▶ Problem requirements
Retype every entry in its entirety, without alteration.

▶ Dataset
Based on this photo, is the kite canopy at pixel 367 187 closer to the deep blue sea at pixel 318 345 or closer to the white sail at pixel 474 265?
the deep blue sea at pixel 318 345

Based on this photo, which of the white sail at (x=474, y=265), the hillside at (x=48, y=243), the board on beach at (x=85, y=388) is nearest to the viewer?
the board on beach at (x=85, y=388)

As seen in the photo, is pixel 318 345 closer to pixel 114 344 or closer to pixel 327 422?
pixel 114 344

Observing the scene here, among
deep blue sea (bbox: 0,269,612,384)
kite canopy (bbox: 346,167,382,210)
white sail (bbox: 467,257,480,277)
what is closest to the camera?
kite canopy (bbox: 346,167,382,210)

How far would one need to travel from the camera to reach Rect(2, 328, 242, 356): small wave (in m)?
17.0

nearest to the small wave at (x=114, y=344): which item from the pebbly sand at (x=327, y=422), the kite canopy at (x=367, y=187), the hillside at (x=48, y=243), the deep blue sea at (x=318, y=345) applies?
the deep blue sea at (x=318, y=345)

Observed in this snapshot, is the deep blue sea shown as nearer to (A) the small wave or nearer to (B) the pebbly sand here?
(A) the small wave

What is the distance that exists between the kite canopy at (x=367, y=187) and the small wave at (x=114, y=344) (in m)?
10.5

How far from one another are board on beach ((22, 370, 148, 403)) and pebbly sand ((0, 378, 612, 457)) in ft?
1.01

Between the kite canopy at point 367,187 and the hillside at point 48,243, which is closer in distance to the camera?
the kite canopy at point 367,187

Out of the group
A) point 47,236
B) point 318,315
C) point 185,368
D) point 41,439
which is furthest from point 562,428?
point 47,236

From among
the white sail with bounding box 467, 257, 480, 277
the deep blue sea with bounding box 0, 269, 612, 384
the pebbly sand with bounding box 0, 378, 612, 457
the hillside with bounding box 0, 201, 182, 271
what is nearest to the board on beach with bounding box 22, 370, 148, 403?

▶ Output for this exercise
Based on this photo, is the kite canopy at pixel 367 187 closer to the deep blue sea at pixel 318 345 or closer to the white sail at pixel 474 265?
the deep blue sea at pixel 318 345

Based on this photo, which of the white sail at (x=474, y=265), the hillside at (x=48, y=243), the board on beach at (x=85, y=388) is nearest to the viewer?
the board on beach at (x=85, y=388)

As seen in the photo, is pixel 318 345 closer to pixel 114 344 or closer to pixel 327 422?
pixel 114 344

Observing the scene here, among
deep blue sea (bbox: 0,269,612,384)
kite canopy (bbox: 346,167,382,210)
white sail (bbox: 467,257,480,277)
what is closest to the camera?
kite canopy (bbox: 346,167,382,210)

How far would one need to travel from the camera to reach Rect(2, 328, 242, 356): small wave (in m)?
17.0

nearest to the small wave at (x=114, y=344): which item from the pebbly sand at (x=327, y=422), the kite canopy at (x=367, y=187), the hillside at (x=48, y=243), the deep blue sea at (x=318, y=345) applies?
the deep blue sea at (x=318, y=345)

Observed in this snapshot, is the deep blue sea shown as nearer to (A) the small wave or nearer to (B) the pebbly sand here?
(A) the small wave

What is the distance that exists between the kite canopy at (x=367, y=187) and the small wave at (x=114, y=344) (in m)?
10.5

How far from one another are board on beach ((22, 370, 148, 403)) and pebbly sand ((0, 378, 612, 457)) in ft?
1.01

Between the kite canopy at point 367,187 and the hillside at point 48,243, which is closer in distance to the camera?
the kite canopy at point 367,187

Out of the group
A) point 47,236
B) point 318,315
C) point 185,368
D) point 41,439
which is furthest from point 562,428?
point 47,236

From among
the white sail with bounding box 467, 257, 480, 277
the deep blue sea with bounding box 0, 269, 612, 384
the pebbly sand with bounding box 0, 378, 612, 457
the hillside with bounding box 0, 201, 182, 271
what is nearest to the board on beach with bounding box 22, 370, 148, 403?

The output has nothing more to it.